Instructions to follow: Every line of the data should be output word for word.

Material for the task Start Marker

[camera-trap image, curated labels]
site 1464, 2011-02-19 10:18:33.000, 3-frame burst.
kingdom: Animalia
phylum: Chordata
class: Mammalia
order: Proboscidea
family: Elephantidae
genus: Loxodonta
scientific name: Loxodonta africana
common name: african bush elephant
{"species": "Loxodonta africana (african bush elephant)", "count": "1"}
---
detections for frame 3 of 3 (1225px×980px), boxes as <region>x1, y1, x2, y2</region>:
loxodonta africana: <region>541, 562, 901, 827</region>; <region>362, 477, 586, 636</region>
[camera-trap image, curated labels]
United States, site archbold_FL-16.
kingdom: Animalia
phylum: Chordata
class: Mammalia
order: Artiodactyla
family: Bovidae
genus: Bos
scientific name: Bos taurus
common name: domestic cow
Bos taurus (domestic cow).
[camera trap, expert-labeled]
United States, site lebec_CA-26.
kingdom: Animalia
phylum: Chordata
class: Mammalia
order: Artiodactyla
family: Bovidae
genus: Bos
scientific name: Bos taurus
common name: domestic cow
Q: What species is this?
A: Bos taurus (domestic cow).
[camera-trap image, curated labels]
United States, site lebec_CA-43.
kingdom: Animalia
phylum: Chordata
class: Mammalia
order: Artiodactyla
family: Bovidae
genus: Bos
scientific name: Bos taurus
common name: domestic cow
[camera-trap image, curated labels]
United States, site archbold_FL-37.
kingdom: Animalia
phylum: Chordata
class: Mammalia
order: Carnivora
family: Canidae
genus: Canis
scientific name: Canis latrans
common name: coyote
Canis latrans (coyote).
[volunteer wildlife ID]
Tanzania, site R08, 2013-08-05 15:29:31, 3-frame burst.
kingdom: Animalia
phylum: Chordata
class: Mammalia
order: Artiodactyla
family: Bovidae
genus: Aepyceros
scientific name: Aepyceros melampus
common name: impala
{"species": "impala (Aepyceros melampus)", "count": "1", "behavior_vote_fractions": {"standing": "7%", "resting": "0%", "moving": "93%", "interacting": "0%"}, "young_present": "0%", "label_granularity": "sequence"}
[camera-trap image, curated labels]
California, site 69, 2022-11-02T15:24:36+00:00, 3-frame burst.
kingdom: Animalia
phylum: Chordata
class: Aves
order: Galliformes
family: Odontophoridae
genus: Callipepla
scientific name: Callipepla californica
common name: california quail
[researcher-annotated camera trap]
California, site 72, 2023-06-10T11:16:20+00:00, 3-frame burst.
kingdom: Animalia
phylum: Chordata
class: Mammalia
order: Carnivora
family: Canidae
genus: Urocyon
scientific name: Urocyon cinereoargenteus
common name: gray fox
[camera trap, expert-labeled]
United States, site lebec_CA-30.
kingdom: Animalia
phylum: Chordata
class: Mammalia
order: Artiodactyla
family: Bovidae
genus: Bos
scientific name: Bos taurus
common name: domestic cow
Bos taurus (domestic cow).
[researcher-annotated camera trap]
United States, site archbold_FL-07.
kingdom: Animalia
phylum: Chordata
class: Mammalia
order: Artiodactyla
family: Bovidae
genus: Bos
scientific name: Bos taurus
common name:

Material for the task End Marker

Finished task:
[camera-trap image, curated labels]
site 1464, 2011-02-19 10:18:33.000, 3-frame burst.
kingdom: Animalia
phylum: Chordata
class: Mammalia
order: Proboscidea
family: Elephantidae
genus: Loxodonta
scientific name: Loxodonta africana
common name: african bush elephant
{"species": "Loxodonta africana (african bush elephant)", "count": "1"}
---
detections for frame 3 of 3 (1225px×980px), boxes as <region>x1, y1, x2, y2</region>:
loxodonta africana: <region>541, 562, 901, 827</region>; <region>362, 477, 586, 636</region>
[camera-trap image, curated labels]
United States, site archbold_FL-16.
kingdom: Animalia
phylum: Chordata
class: Mammalia
order: Artiodactyla
family: Bovidae
genus: Bos
scientific name: Bos taurus
common name: domestic cow
Bos taurus (domestic cow).
[camera trap, expert-labeled]
United States, site lebec_CA-26.
kingdom: Animalia
phylum: Chordata
class: Mammalia
order: Artiodactyla
family: Bovidae
genus: Bos
scientific name: Bos taurus
common name: domestic cow
Q: What species is this?
A: Bos taurus (domestic cow).
[camera-trap image, curated labels]
United States, site lebec_CA-43.
kingdom: Animalia
phylum: Chordata
class: Mammalia
order: Artiodactyla
family: Bovidae
genus: Bos
scientific name: Bos taurus
common name: domestic cow
[camera-trap image, curated labels]
United States, site archbold_FL-37.
kingdom: Animalia
phylum: Chordata
class: Mammalia
order: Carnivora
family: Canidae
genus: Canis
scientific name: Canis latrans
common name: coyote
Canis latrans (coyote).
[volunteer wildlife ID]
Tanzania, site R08, 2013-08-05 15:29:31, 3-frame burst.
kingdom: Animalia
phylum: Chordata
class: Mammalia
order: Artiodactyla
family: Bovidae
genus: Aepyceros
scientific name: Aepyceros melampus
common name: impala
{"species": "impala (Aepyceros melampus)", "count": "1", "behavior_vote_fractions": {"standing": "7%", "resting": "0%", "moving": "93%", "interacting": "0%"}, "young_present": "0%", "label_granularity": "sequence"}
[camera-trap image, curated labels]
California, site 69, 2022-11-02T15:24:36+00:00, 3-frame burst.
kingdom: Animalia
phylum: Chordata
class: Aves
order: Galliformes
family: Odontophoridae
genus: Callipepla
scientific name: Callipepla californica
common name: california quail
[researcher-annotated camera trap]
California, site 72, 2023-06-10T11:16:20+00:00, 3-frame burst.
kingdom: Animalia
phylum: Chordata
class: Mammalia
order: Carnivora
family: Canidae
genus: Urocyon
scientific name: Urocyon cinereoargenteus
common name: gray fox
[camera trap, expert-labeled]
United States, site lebec_CA-30.
kingdom: Animalia
phylum: Chordata
class: Mammalia
order: Artiodactyla
family: Bovidae
genus: Bos
scientific name: Bos taurus
common name: domestic cow
Bos taurus (domestic cow).
[researcher-annotated camera trap]
United States, site archbold_FL-07.
kingdom: Animalia
phylum: Chordata
class: Mammalia
order: Artiodactyla
family: Bovidae
genus: Bos
scientific name: Bos taurus
common name:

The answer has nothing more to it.